Over a hundred passengers rolled their eyes, and then pulled out BlackBerry devices and cell phones. Major thumb typing ensued as colleagues, friends and families were instantly notified of the delay. When we landed, we taxied for a bit, and then parked with nary a terminal in sight.
This time, the pilot told us a disabled plane was occupying our gate, and we had to wait until it was towed away.
And out came the electronics again, even before official permission was granted. After the necessary messages were sent, my seat mates, a pair of globetrotting engineers, amused themselves by comparing their BlackBerry devices.
Each of us had a different model, yet the tips we exchanged worked on all of our units.
From a usability and supportability standpoint, it was wonderful; a new toy doesn’t mean a horrendous learning curve.
Help desks hate having to interrogate users about which model or version of a product they have before a problem can be diagnosed (and users often don’t have the faintest idea, in any case).
From an innovation standpoint, however, it raises important questions. How do vendors improve a product without fouling up the user experience and supportability?
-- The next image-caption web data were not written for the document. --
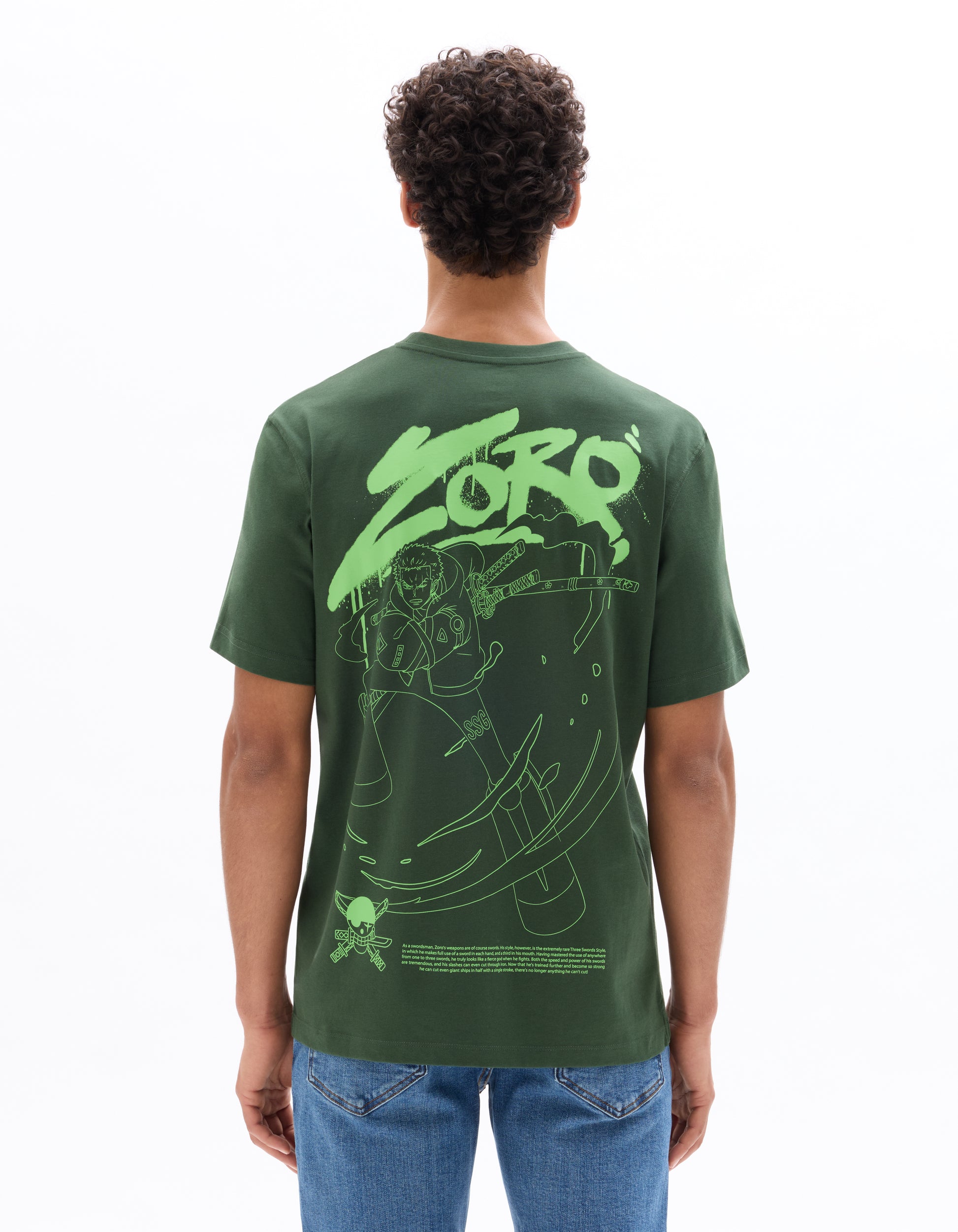 Green Tee Shirt - Celio Lebanon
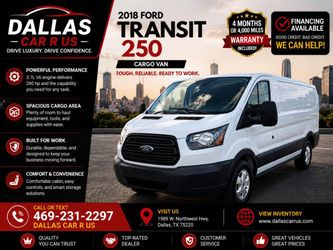 2018 Ford Transit-250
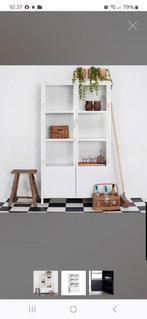 Witte industriele kast van Gigameubel, Huis en Inrichting, Ophalen, Zo goed als nieuw, 25 tot 50 cm, Minder dan 150 cm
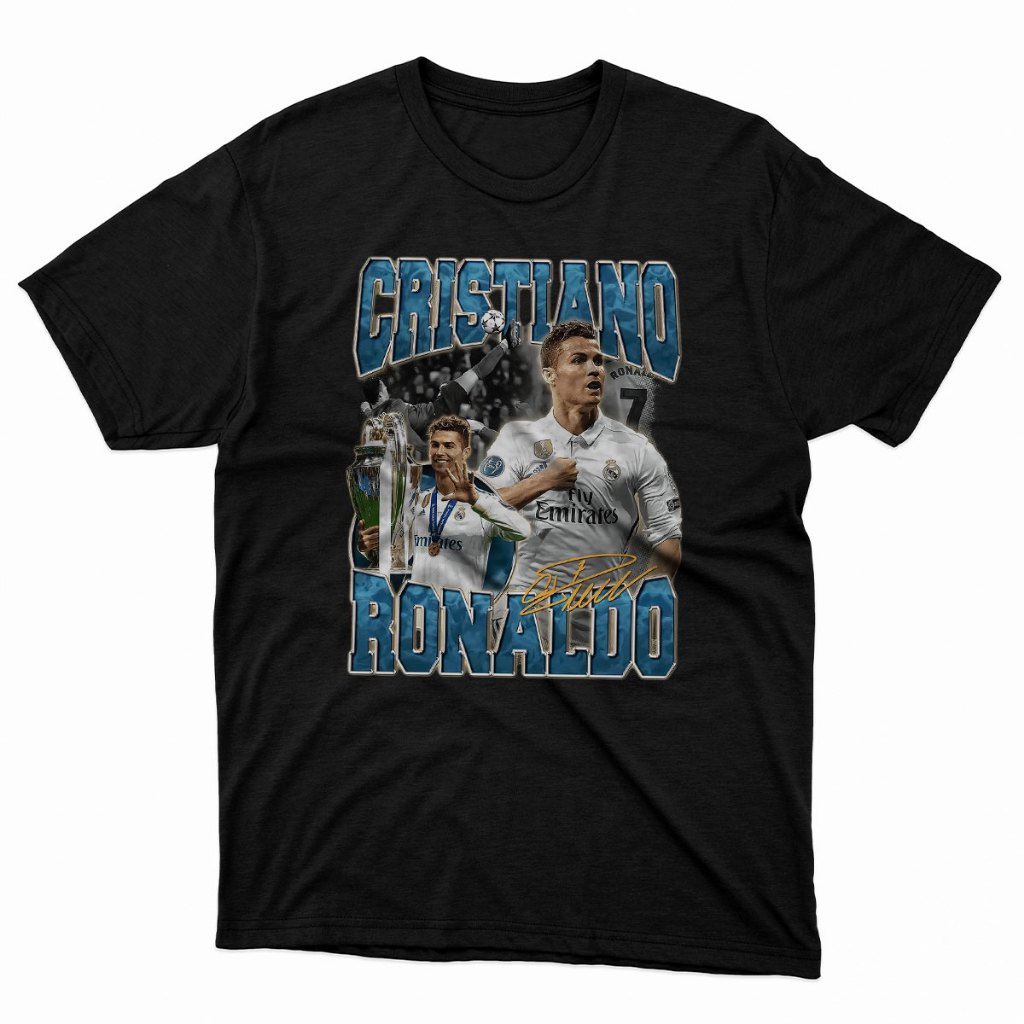 Camiseta Camisa Basica Malha Premium Cr7 Cristiano Ronaldo Da Moda Oferta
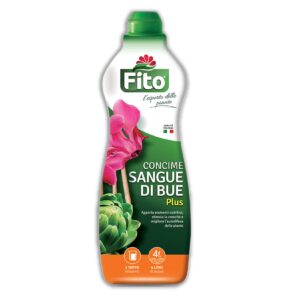 Fito Sangue di Bue Plus 1 kg – concime liquido azotato N12 con sostanza organica che migliora fertilità del terreno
I imagine it’s the same way you pet a porcupine: Very, very carefully.
When vendors want to “improve” a product as popular as the BlackBerry or Palm — that is, introduce a new model with features compelling enough to make people want to spend more money — they have to tread a fine line. People expect to use such devices without conscious thought, as they do a landline telephone. They expect, for example, to find the zero at the bottom centre of the dial pad.
When manufacturers add MP3 players, games and cameras, they have to work around these constraints, and the result in some cases has been the proverbial dog’s breakfast.
Users typically have one of two reactions to a radical change in a favourite device: “Eek,” or “How cool.” The eek-to-cool ratio will determine whether the new-and-improved product will gain acceptance in the hearts and wallets of users or fade quietly away. The trick to getting consumers to accept radical changes may partly be in the marketing. Nokia has introduced an upscale cell phone it is touting not as a communications device, but as a fashion statement — an expression of elegance. It has no keypad. I want my phone to have a keypad, but an accessory . . . well, I’ll cut it some slack.
But I can’t see my BlackBerry as a fashion statement.